I am keeping it in a leather pen pouch, and as a matter of fact, just dropped it outside in the rain, on my way home.  It seems okay.  I'm sure the pouch helped.  

I am told it stains easily, and I believe it.  It is somewhat brittle, as my first attempt to part off the centerband modification demonstrated.  It turns similarly to _faux_ ivory, and cracks like it too.   However, it seems very durable once you've got it into shape.   I do not intend to use it as a day-to-day pen, but as a wash-your-hands-first special writer.  If I start to feel really daring I may put a fountain nib on it, but there is the staining issue, so .... _caveat emptor_.  

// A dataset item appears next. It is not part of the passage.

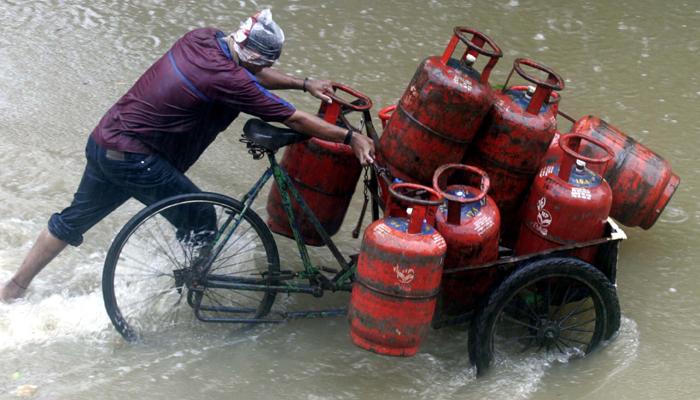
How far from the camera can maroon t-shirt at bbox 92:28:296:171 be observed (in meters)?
3.92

I'm worried about whether the CB modification will stay glued to the delrin thread insert.  I think I've got a way around that for the next one, but I don't think this one can be sold.

I suppose  I'll  have to keep it.

What a shame.


----------



## ed4copies (Oct 13, 2009)

I suppose  I'll  have to keep it.

What a shame.


AHHHHhhh, the things we endure to pursue our hobbies:wink::wink:


----------



## PR_Princess (Oct 13, 2009)

Kaspar said:


> I suppose  I'll  have to keep it.
> 
> What a shame.



I have to say this...before anyone else does! :biggrin:

You could send it to me! :devil::biggrin::tongue:


----------



## mick (Oct 13, 2009)

WOW!​ Now that's a classy pen! I love the Casein. I wish I had bought some when someone had it for sell awhile back.


----------



## johnnycnc (Oct 13, 2009)

Very classy, excellent work.


----------



## Lenny (Oct 13, 2009)

Kaspar said:


> They added an all metal nib coupler along with the old plastic-in-metal one.​


 
That would explain why I had parts left over on the one I just did! =0)

I was confused during assembly as I thought it was a postable cap ... DAH!

Yours is a beautiful pen! Excellent combination of material and plating !!


----------



## broitblat (Oct 13, 2009)

Yes, very elegant looking pen!

  -Barry


----------



## maxman400 (Oct 13, 2009)

Simply Beautiful!!!


----------



## Ligget (Oct 13, 2009)

Outstanding pen, very classy looking and as said previously an excellent wedding pen!


----------



## dow (Oct 14, 2009)

Hmm... Was it a limited time viewing?  I don't see anything, not even a little red X.


----------



## artme (Oct 14, 2009)

A stunner!!. All class and elegance!!!!:star::star::star::star::star:


----------



## Kaspar (Oct 14, 2009)

dow said:


> Hmm... Was it a limited time viewing?  I don't see anything, not even a little red X.



My photo hosting site was running very slowly this morning.  I'd put the pictures here, but everytime I try to create a place following the instructions in the FAQ forum, it doesn't do it.  I think I PMed somebody about that, but I never heard back.

_Edit:_ Ah, someone created one for me.  I just have to access it.


----------